Gather every line in the records below that contains the word "deer".
= Beginning of Section =
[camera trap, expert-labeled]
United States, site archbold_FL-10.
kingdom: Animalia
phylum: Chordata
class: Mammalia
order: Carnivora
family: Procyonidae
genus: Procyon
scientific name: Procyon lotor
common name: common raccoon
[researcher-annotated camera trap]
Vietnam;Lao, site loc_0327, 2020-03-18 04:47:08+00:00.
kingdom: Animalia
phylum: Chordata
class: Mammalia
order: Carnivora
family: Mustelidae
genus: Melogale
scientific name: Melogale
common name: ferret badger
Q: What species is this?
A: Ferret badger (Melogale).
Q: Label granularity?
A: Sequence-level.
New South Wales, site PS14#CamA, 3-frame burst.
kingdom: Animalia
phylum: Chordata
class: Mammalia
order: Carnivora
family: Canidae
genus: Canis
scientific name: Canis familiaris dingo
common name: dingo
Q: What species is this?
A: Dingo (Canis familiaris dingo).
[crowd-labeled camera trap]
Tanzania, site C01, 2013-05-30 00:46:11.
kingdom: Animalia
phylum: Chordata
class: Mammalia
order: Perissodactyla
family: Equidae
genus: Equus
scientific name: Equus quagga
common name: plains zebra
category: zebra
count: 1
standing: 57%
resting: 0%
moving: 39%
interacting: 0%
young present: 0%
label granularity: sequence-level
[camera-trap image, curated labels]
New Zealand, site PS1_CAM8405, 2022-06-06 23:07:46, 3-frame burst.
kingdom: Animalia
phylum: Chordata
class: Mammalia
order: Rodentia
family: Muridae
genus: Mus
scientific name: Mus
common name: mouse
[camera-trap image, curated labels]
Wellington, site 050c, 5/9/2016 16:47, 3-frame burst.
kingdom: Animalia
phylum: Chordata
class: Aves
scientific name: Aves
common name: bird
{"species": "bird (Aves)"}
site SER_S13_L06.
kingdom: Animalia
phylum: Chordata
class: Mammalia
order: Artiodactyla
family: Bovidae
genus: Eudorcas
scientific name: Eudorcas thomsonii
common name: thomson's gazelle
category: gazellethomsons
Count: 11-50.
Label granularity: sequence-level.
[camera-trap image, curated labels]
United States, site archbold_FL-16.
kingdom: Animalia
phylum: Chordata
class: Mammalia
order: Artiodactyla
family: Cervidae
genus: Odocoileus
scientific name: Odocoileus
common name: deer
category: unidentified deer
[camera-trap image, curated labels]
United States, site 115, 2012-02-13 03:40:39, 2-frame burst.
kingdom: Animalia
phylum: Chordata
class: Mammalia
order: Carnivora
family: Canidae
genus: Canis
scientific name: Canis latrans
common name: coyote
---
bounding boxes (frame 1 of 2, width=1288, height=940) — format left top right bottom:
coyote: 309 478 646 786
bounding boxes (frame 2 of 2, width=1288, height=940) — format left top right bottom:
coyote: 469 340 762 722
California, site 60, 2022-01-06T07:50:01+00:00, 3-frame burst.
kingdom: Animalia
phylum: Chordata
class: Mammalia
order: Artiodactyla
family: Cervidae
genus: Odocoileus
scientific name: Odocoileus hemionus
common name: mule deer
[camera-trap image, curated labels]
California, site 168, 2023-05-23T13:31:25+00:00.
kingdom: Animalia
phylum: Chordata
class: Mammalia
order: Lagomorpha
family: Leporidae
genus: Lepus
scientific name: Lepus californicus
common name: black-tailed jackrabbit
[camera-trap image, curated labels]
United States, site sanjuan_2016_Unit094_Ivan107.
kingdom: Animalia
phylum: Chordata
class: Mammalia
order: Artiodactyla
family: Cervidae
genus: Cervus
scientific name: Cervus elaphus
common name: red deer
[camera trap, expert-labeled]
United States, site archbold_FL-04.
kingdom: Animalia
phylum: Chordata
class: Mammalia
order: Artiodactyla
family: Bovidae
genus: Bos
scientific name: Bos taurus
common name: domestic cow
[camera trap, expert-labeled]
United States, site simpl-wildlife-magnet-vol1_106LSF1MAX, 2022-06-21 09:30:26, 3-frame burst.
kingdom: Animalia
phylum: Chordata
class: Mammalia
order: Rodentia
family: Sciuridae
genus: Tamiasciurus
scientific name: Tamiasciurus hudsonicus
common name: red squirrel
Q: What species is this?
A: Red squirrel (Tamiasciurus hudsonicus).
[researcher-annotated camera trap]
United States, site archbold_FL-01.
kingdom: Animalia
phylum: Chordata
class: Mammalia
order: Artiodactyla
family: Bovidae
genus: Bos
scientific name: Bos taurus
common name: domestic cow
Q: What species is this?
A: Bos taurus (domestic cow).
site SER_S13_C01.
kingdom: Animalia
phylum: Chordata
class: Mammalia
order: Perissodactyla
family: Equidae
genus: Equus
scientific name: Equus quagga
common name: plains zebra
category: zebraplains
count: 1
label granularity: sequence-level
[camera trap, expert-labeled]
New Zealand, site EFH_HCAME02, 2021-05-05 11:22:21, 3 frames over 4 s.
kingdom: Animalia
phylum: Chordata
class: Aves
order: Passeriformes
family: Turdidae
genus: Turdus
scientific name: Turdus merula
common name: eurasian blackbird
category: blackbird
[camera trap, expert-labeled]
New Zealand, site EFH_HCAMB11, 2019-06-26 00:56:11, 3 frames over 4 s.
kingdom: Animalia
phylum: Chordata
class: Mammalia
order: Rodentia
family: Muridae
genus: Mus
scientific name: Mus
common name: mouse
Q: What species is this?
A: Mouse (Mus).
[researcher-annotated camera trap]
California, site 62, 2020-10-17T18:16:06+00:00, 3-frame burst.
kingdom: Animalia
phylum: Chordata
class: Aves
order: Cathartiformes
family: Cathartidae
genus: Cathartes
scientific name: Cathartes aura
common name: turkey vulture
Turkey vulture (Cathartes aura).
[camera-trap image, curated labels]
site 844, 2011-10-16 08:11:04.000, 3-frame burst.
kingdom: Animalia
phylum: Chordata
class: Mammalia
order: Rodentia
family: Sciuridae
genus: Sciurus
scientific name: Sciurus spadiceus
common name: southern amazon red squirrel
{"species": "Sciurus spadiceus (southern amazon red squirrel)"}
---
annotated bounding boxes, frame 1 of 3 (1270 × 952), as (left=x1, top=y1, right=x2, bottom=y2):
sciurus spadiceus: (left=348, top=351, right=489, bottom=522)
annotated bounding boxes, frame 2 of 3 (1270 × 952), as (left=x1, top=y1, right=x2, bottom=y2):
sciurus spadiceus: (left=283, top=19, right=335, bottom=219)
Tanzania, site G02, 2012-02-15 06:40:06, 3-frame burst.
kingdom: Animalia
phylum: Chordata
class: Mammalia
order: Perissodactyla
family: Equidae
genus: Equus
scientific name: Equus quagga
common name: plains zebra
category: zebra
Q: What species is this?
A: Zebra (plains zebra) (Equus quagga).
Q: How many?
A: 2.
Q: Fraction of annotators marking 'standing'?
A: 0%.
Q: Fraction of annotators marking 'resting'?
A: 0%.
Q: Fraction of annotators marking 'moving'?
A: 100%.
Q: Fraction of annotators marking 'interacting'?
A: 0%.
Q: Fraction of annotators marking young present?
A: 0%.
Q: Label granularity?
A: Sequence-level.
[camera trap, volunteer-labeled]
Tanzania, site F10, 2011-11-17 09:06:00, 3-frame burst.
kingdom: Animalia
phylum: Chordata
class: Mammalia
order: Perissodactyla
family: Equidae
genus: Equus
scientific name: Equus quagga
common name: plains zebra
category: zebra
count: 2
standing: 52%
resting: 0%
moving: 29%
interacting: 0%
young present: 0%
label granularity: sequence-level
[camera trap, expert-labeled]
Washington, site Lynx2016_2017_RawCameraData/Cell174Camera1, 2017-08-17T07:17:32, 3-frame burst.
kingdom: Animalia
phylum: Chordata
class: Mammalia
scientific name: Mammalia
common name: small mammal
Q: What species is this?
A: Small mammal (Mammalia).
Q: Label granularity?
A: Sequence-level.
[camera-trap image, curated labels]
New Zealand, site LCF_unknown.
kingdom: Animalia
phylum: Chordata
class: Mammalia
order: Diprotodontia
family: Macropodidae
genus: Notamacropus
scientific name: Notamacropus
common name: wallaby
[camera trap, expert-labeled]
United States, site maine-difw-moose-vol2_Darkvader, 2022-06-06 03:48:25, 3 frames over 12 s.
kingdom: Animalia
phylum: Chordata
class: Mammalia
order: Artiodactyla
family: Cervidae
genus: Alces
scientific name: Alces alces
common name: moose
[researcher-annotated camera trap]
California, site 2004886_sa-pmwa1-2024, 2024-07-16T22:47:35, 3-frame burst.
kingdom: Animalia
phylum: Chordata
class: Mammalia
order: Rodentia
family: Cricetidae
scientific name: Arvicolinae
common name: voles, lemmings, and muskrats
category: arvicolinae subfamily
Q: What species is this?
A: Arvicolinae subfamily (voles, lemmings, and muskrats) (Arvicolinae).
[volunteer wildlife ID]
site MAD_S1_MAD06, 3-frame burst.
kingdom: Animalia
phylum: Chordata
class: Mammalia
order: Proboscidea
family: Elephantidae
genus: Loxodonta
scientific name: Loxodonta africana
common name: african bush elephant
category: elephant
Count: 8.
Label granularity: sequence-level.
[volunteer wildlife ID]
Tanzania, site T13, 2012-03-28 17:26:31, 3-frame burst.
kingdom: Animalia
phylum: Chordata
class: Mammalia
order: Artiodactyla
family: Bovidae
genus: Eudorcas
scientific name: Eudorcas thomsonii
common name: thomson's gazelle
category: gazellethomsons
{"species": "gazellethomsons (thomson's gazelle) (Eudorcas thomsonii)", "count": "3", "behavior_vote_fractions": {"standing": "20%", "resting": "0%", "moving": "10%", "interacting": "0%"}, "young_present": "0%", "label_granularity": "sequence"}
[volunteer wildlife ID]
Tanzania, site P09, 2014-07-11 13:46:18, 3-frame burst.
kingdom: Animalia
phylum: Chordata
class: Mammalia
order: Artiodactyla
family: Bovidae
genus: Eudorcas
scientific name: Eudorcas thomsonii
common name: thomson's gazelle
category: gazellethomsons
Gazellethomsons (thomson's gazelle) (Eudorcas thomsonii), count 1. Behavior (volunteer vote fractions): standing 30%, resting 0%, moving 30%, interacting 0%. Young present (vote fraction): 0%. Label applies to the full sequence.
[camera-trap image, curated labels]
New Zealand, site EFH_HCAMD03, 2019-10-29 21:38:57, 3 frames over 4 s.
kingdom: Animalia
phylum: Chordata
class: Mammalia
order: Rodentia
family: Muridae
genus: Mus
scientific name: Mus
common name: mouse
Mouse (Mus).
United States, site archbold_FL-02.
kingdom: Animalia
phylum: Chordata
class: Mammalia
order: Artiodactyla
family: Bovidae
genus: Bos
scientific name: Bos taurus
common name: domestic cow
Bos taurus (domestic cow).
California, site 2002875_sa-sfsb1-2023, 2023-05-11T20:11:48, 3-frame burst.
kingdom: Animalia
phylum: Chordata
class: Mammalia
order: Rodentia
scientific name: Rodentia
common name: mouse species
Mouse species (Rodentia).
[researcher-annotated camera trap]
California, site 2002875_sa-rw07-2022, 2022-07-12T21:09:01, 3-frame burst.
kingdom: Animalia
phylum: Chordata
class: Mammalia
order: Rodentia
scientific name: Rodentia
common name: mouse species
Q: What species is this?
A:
= End of Section =
▶ Result
common name: deer
category: unidentified deer
common name: mule deer
common name: red deer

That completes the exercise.